Though some writing pairs might have more than a half-century of years between them, Stadheim said many of them have bonded over a surprising breadth of common ground. Wadsworth and her pen pal, Rosie Keith, both vacation near Nauset Beach on Cape Cod. And Rosie has the same blue Sunfish sailboat that Wadsworth had when she was a teen. They exchanged photos of themselves with their boats, one from last summer, one taken in 1964.

“Wow, it is so cool that you had the same boat that I have!” Rosie replied when she learned of the coincidence. “They are even the same color!”

“That was fun for her and for me,” Wadsworth said.

But in her eyes, the project isn’t just about fun. It’s also a potent educational tool. After decades of teaching, Wadsworth appreciates the importance of a program that gives kids the opportunity to write about whatever they’d like, in a way that transcends classroom walls.

“In teacher-talk we used to call it ‘authentic writing,’ writing for a real purpose and a real audience with real feedback,” she said. Authentic writing is also thought to engage reluctant writers more deeply than do traditional school assignments, and encourage children to develop and express their own voices.

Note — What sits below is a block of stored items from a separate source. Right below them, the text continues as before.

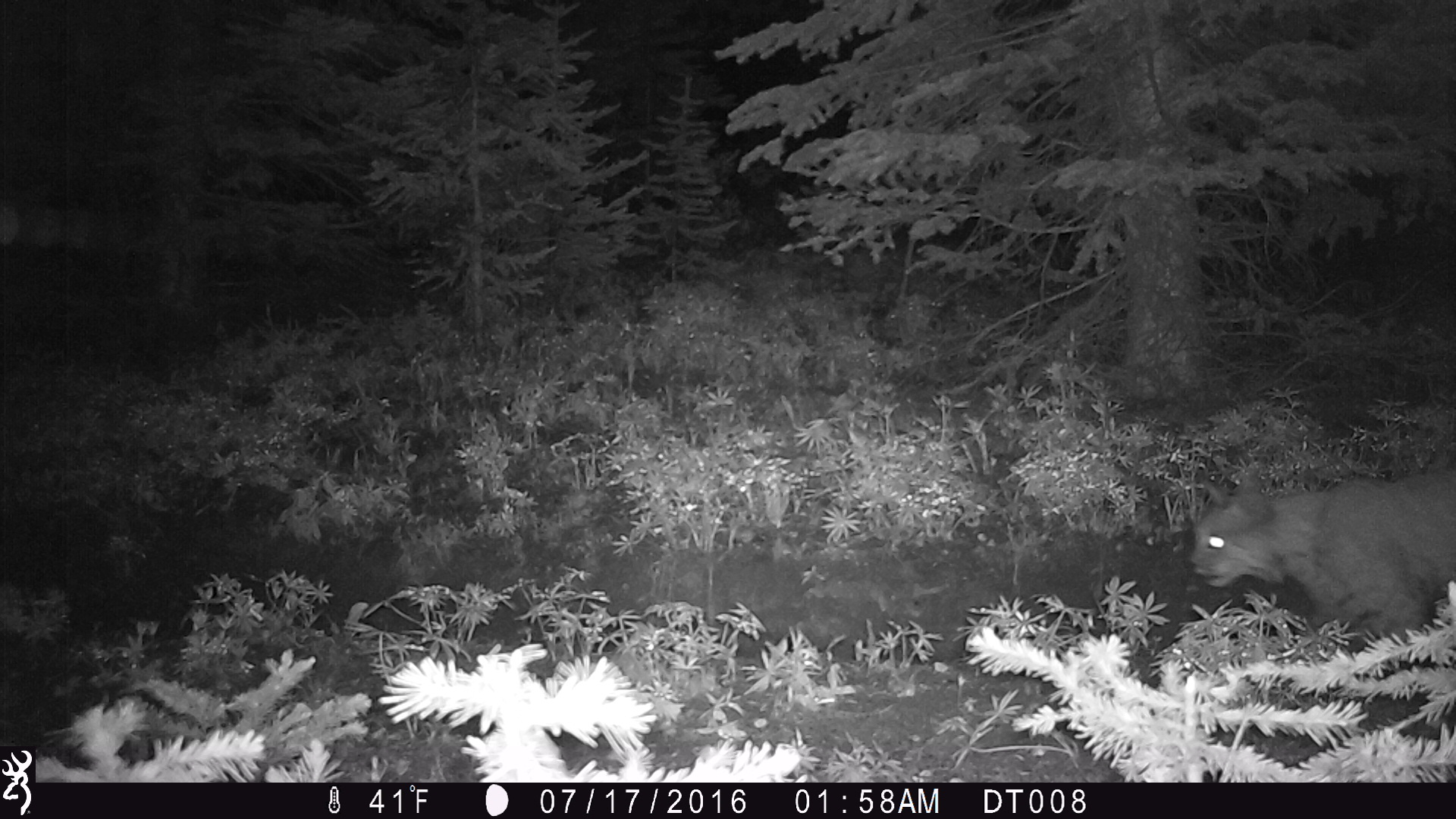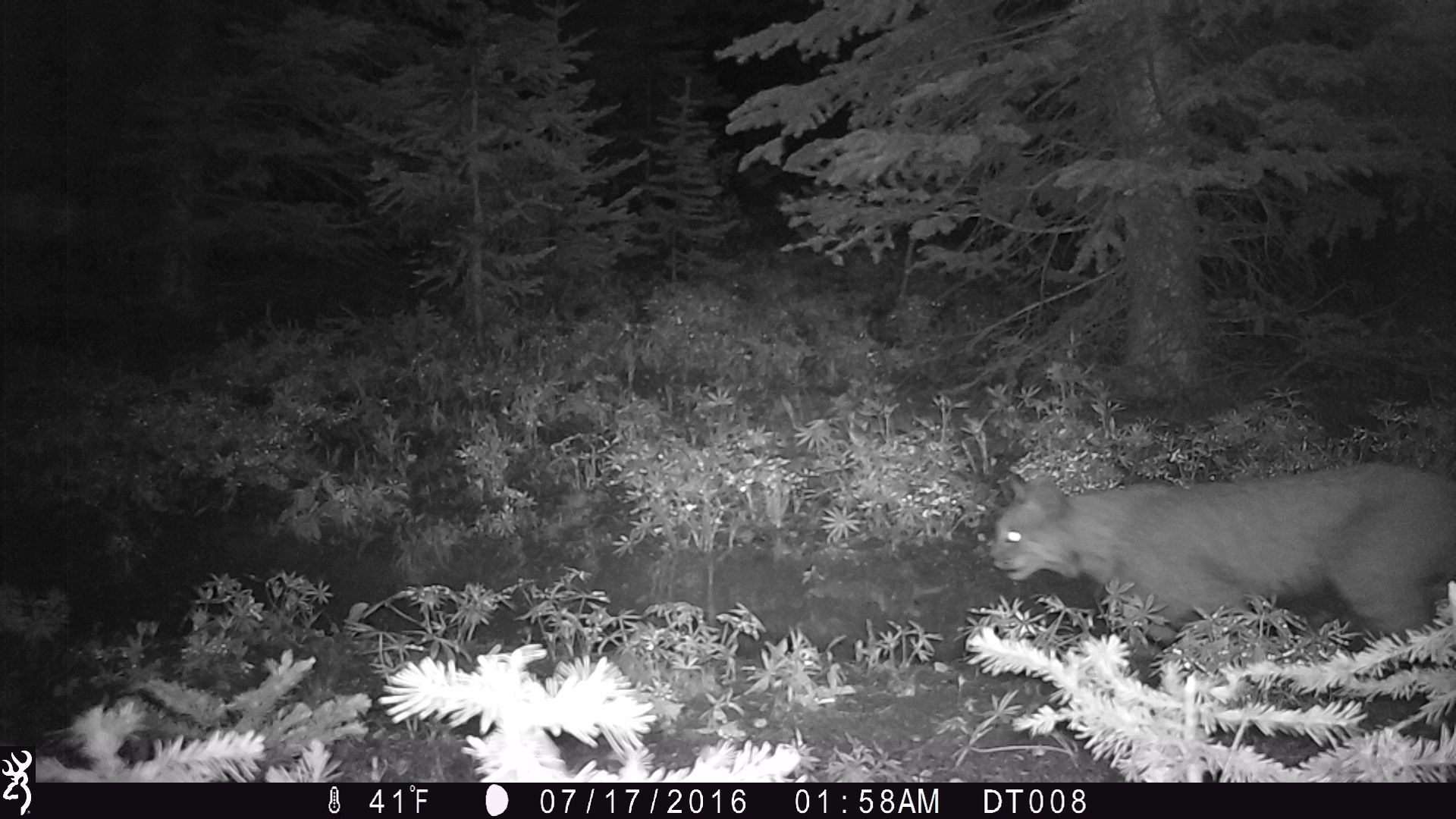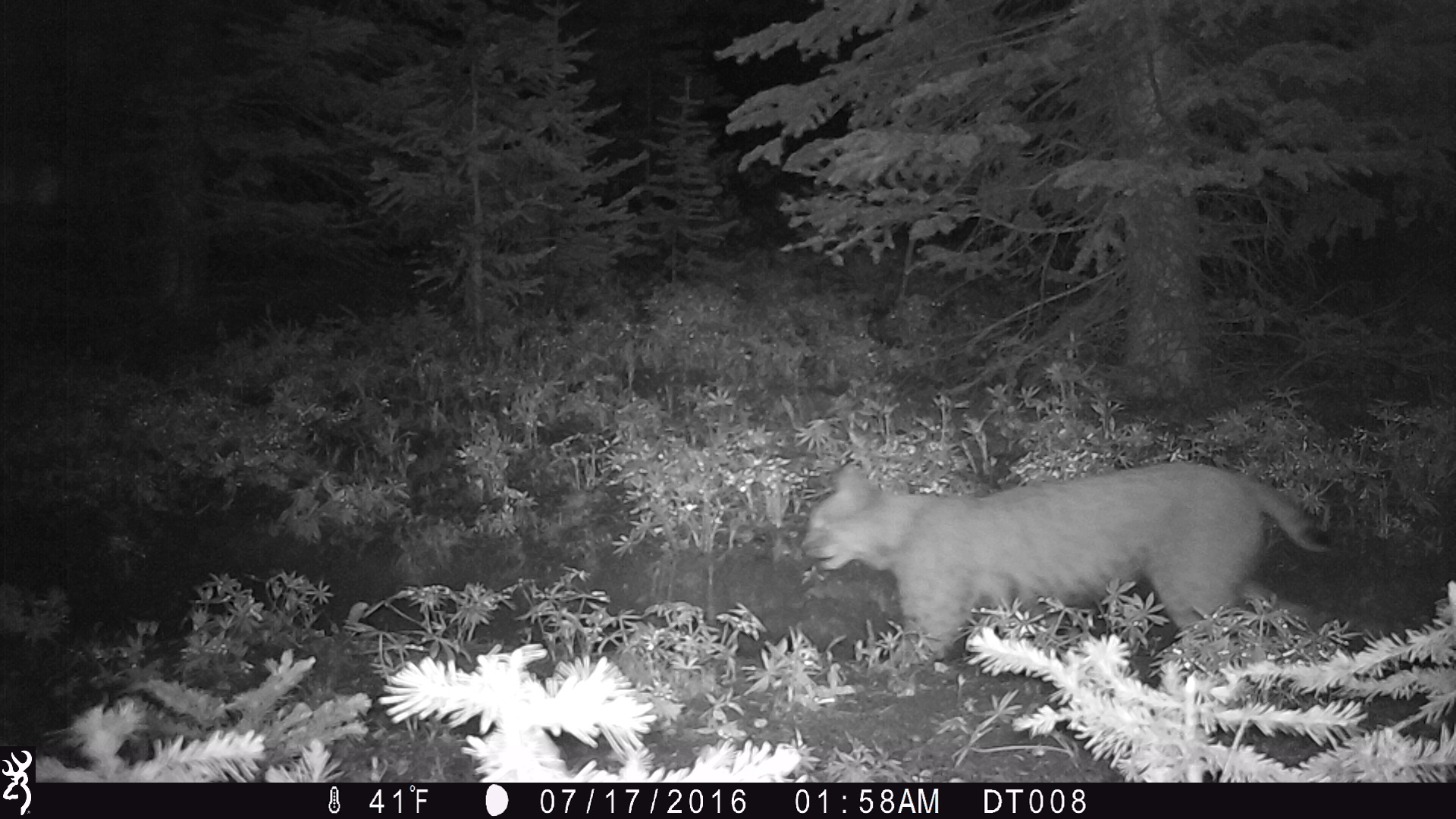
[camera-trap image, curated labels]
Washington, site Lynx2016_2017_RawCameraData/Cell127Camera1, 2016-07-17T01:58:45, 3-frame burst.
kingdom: Animalia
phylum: Chordata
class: Mammalia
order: Carnivora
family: Felidae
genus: Lynx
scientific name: Lynx rufus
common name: bobcat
Lynx rufus (bobcat). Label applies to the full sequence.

On Thursday morning, Stadheim’s students opened their journals to find their pen pals’ responses to the article about cursive writing.

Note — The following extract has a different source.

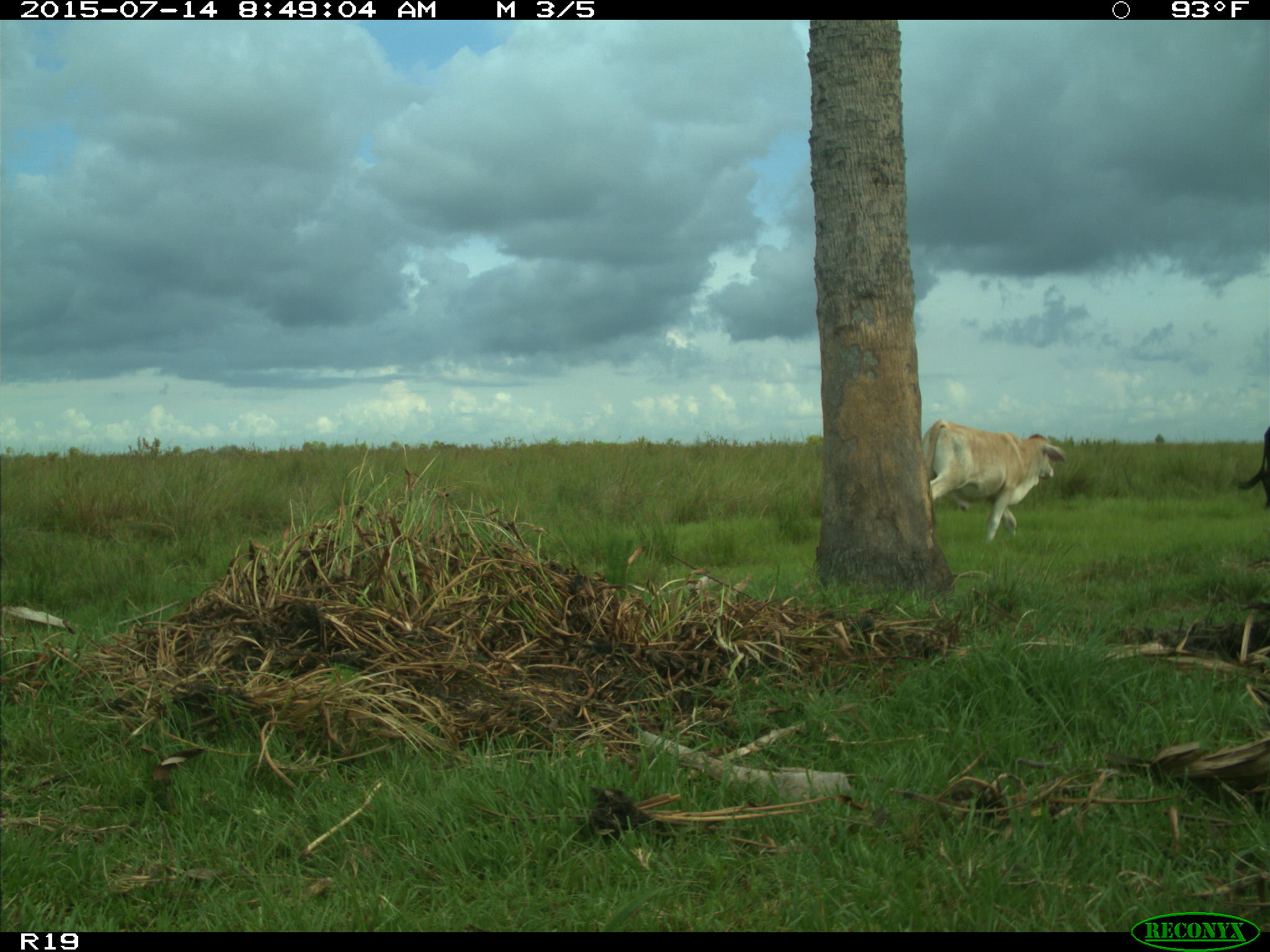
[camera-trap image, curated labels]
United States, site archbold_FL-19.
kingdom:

“This is really interesting,” called out Kiran Park, upon seeing what her pen pal, Nora Gould, a former school principal, had written. Kiran read aloud one passage — like all of Gould’s letters, it was typed — that especially struck her. Gould had written that because of a year-long typing course she’d been required to take in high school, she could type even faster and more accurately than her secretaries. Perhaps a desire to keep cursive-writing in school curriculums reflects a “wish to maintain the past,” she wrote, adding that she personally prefers cursive, but doesn’t feel strongly one way or the other about teaching it in school.

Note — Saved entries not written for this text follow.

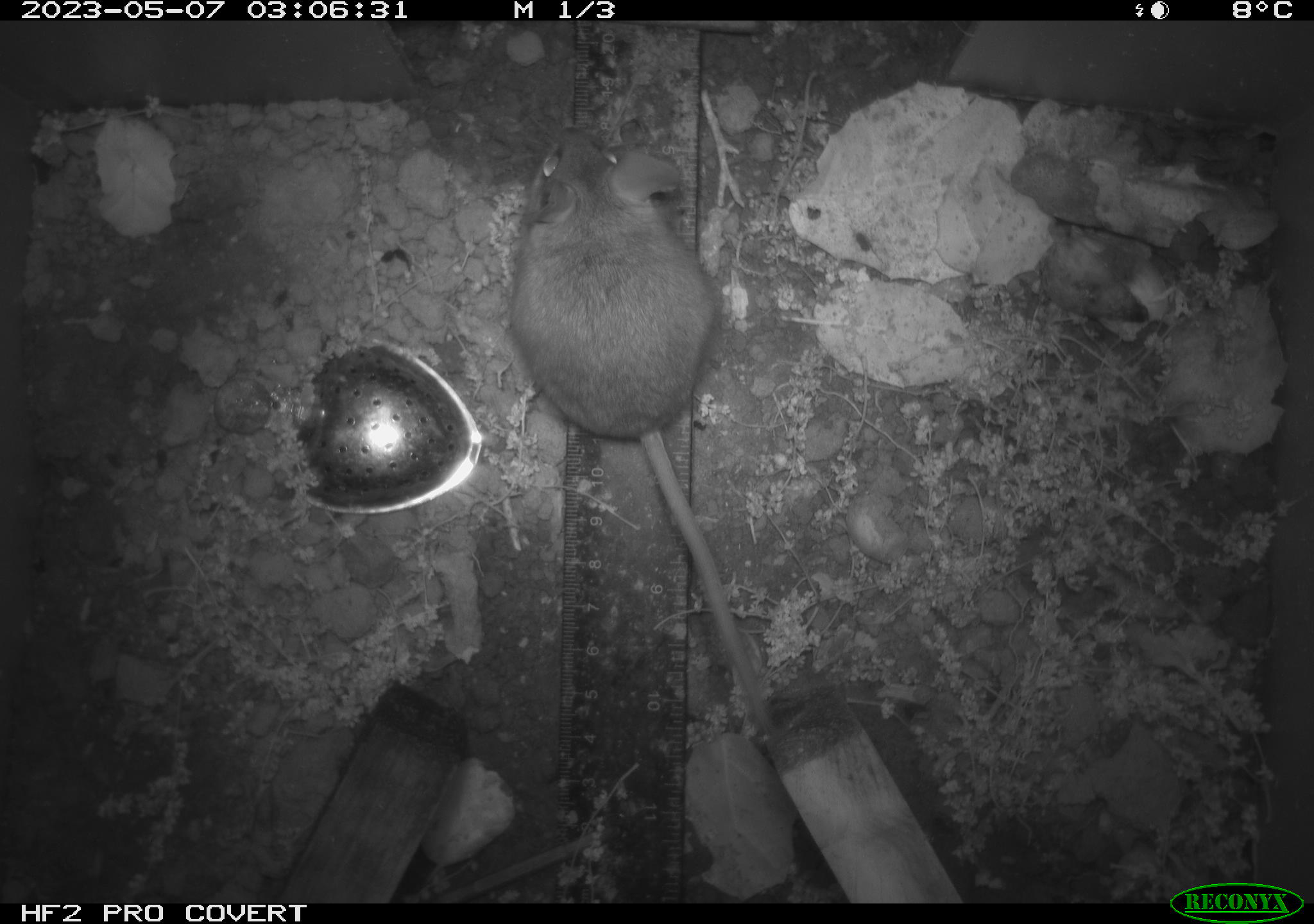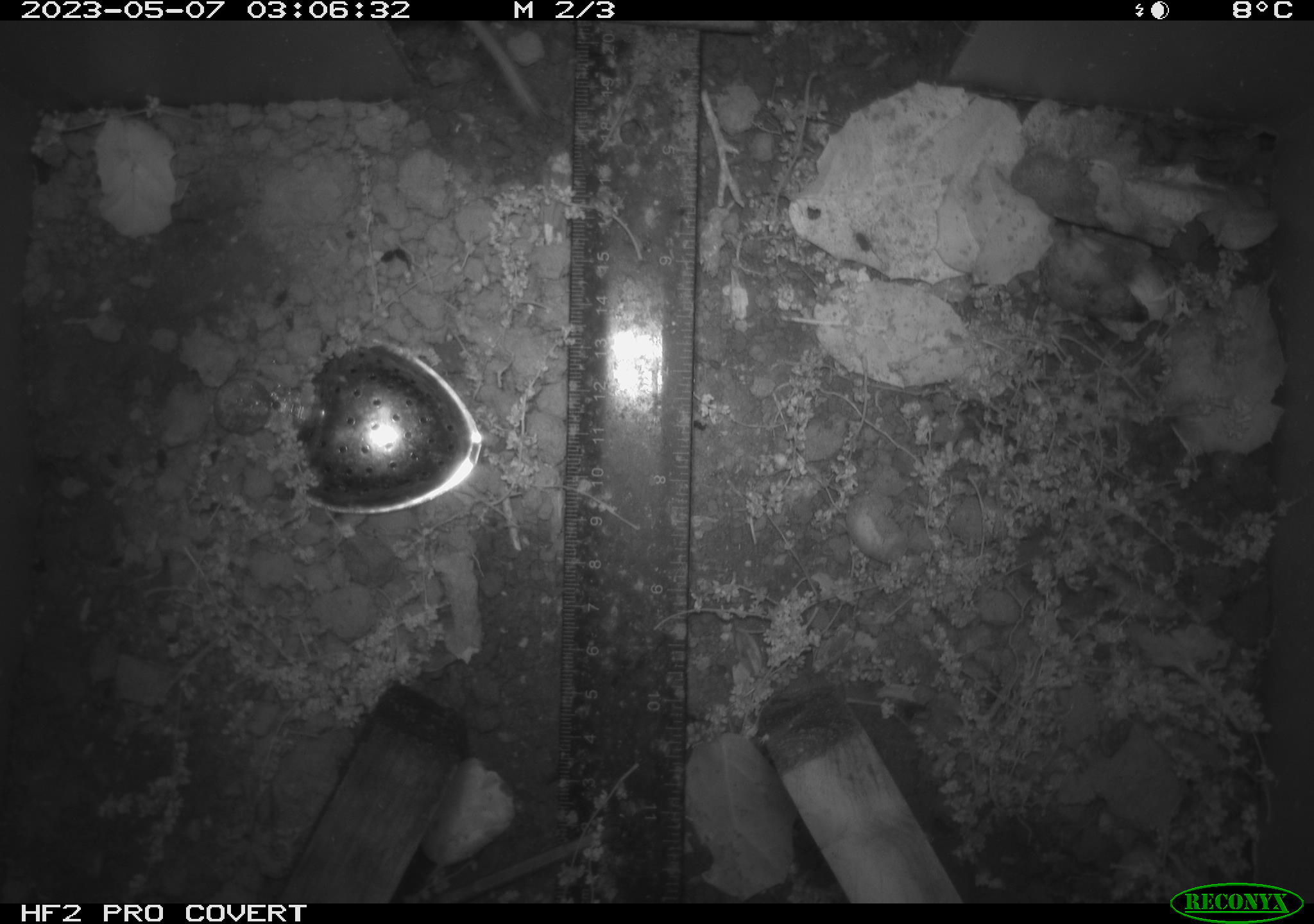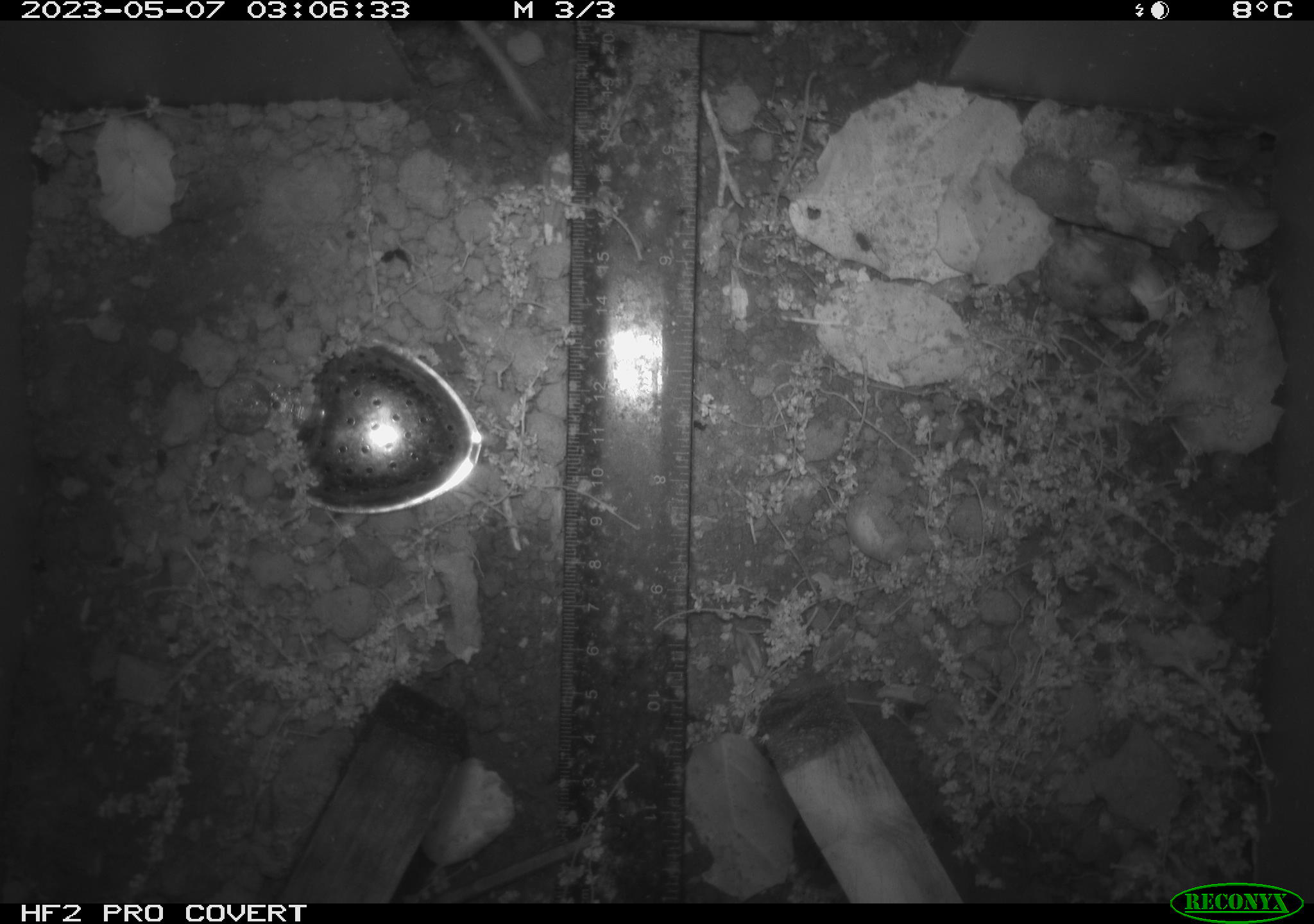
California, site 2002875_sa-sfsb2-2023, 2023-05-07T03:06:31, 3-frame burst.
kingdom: Animalia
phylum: Chordata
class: Mammalia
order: Rodentia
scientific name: Rodentia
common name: mouse species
Mouse species (Rodentia).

This got Kiran’s wheels turning. In a matter of minutes, she had already filled up most of a page. “I think typing is a good idea, especially now that technology is such a fixture in our lives,” she wrote back. Later, she said this latest letter was the longest she’d written yet, and noted that each week it was a little easier to come up with questions and comments.

“I like her. She’s a really interesting person,” Kiran said. “She travels all over. I really like the play Hamilton, and she likes it too. And she knits, and I knit … a little.”

Ligett — who signed up for the program in part because she missed having that connection with “the kids” — also sees classroom-meets-community activities as a proactive way to help students navigate the minefield that is adolescence.

“I think it’s so important for children of that age, early puberty age, to feel a part of not just their school community, not just their family community but also a larger community,” she said. “A sense of community is one of the simplest but most profound things to lower risk-taking behavior in kids, and it’s such an easy thing to do.”

It may not be as easy as shooting off an email or a text. But for sixth-grader Grace Munroe, one of the students who volunteered to take on two pen pals, the extra time and effort is worth it.

“It takes longer, but it’s really fun. Both of my pen pals are so different,” she said, “but I’m also so similar to both of them.”

EmmaJean Holley can be reached at ejholley@vnews.com or 603-727-3216.

Correction

Sixth-grader Allison Hatch is working on a letter journal as part of a class project at Lyme School. She was misidentified in two photo captions in an earlier version of this story.